Dieses Video untersucht die Rolle der «Cancel Culture» im Kampf gegen sexuelle Gewalt und analysiert ihre mobilisierenden und problematischen Auswirkungen. Online-Mobilisierungen können es einigen Opfern ermöglichen, ihr Schweigen zu brechen, Unterstützung zu finden und mitunter sogar rechtliche Schritte einzuleiten. Sie schaffen zudem ein Gefühl der Zugehörigkeit und kollektiven Anerkennung, insbesondere in Kontexten, in denen Stimmen lange Zeit zum Schweigen gebracht wurden.

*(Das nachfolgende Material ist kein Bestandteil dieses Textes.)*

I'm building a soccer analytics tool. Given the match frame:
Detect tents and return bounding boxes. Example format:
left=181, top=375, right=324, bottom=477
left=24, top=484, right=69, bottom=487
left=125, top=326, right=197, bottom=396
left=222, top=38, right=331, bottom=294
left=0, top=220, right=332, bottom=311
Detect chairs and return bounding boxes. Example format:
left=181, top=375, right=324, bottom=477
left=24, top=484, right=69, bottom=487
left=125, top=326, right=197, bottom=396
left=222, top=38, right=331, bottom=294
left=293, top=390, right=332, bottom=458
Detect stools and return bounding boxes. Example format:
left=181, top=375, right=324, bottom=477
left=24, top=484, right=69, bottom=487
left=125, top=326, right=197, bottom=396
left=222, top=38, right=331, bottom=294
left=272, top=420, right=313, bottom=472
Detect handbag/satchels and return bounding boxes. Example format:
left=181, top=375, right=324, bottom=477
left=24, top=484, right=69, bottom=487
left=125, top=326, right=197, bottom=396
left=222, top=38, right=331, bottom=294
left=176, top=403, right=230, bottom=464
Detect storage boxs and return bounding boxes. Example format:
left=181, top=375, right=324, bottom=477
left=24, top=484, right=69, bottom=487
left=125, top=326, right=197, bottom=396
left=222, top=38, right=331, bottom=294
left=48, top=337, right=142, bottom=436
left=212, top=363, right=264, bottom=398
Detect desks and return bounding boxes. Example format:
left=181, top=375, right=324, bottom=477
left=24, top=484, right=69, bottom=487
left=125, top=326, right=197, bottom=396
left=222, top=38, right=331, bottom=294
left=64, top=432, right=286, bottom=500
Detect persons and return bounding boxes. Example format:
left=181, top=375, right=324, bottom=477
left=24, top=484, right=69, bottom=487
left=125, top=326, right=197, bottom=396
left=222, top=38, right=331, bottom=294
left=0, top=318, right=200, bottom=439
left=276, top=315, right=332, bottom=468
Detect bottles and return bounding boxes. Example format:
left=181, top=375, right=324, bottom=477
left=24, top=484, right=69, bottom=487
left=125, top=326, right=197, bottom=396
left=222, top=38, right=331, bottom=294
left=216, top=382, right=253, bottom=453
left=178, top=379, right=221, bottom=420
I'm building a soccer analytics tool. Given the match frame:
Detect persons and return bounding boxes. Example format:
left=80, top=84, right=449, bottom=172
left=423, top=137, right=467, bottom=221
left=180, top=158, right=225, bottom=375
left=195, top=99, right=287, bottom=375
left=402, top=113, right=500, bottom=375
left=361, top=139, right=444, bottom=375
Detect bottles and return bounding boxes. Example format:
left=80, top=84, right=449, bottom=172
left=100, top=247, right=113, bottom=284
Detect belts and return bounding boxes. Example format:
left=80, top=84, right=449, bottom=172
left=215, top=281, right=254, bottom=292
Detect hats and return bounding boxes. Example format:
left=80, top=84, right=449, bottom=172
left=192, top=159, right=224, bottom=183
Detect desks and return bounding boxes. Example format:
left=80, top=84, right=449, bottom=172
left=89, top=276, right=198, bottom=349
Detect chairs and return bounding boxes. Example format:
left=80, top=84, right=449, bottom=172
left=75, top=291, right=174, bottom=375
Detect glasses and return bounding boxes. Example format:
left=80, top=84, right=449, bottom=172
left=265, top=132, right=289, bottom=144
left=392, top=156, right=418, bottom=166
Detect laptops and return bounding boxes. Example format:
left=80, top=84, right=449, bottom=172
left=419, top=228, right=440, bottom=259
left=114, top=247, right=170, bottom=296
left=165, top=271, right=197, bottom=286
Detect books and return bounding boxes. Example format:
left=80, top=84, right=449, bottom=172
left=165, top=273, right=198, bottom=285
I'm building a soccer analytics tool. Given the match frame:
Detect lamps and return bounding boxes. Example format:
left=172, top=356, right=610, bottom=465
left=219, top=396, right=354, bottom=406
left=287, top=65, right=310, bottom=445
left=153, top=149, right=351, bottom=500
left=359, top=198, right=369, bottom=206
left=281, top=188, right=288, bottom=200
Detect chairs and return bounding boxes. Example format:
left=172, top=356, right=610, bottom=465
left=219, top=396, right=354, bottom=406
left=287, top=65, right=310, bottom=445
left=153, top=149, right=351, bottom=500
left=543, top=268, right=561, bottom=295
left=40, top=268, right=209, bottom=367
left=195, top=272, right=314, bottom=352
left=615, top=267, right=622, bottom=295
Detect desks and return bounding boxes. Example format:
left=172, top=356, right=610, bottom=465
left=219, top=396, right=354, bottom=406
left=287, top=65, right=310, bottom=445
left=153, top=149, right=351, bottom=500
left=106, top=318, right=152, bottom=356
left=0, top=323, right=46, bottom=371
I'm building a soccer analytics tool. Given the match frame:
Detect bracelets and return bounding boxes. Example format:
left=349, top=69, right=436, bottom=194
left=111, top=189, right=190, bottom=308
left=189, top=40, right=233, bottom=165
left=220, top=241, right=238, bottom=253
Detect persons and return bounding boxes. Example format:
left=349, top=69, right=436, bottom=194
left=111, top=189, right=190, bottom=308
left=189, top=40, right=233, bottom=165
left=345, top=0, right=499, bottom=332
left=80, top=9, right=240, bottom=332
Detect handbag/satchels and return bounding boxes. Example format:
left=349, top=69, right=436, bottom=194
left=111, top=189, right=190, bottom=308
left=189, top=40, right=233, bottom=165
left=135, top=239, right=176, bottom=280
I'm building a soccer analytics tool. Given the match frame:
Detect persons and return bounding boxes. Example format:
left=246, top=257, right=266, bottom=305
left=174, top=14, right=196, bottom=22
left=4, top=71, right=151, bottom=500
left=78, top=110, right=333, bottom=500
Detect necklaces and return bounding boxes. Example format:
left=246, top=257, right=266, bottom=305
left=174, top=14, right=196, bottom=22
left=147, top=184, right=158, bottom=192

Das Video zeigt jedoch, dass diese Logik des öffentlichen Ausschlusses ernsthafte Risiken birgt. Indem sie juristische Verfahren ersetzt, etabliert die Cancel Culture eine Form der Paralleljustiz – schnelllebig und emotional –, in der die Unschuldsvermutung, die Suche nach der Wahrheit und die Möglichkeit der Wiedergutmachung weitgehend fehlen. Die virale Verbreitung verstärkt Anschuldigungen, während Richtigstellungen, Freisprüche oder Entlassungen oft unbemerkt bleiben und so dauerhafte soziale Ungerechtigkeiten entstehen.

Das Video stützt sich auf soziologische Forschung zur «Opferkultur» und erklärt, wie diese Dynamiken Polarisierung, moralischen Wettbewerb und Ausgrenzung verstärken, auch unter jungen Menschen sowie im Bildungs-, Hochschul- und Gemeinwesen. Ausgrenzung wird so zum Machtinstrument statt zur Prävention.

Das Video erinnert uns schließlich daran, dass die Prävention sexueller Gewalt auf starken Institutionen, Dialog, Mediation, Aufklärung und Gerechtigkeit beruht, nicht auf Stigmatisierung oder sozialer Vergeltung. Zwar mag die Cancel Culture kurzfristige emotionale Erleichterung verschaffen, doch sie schwächt den gesellschaftlichen Zusammenhalt und verhindert sowohl kollektive Heilung als auch nachhaltige Gewaltprävention.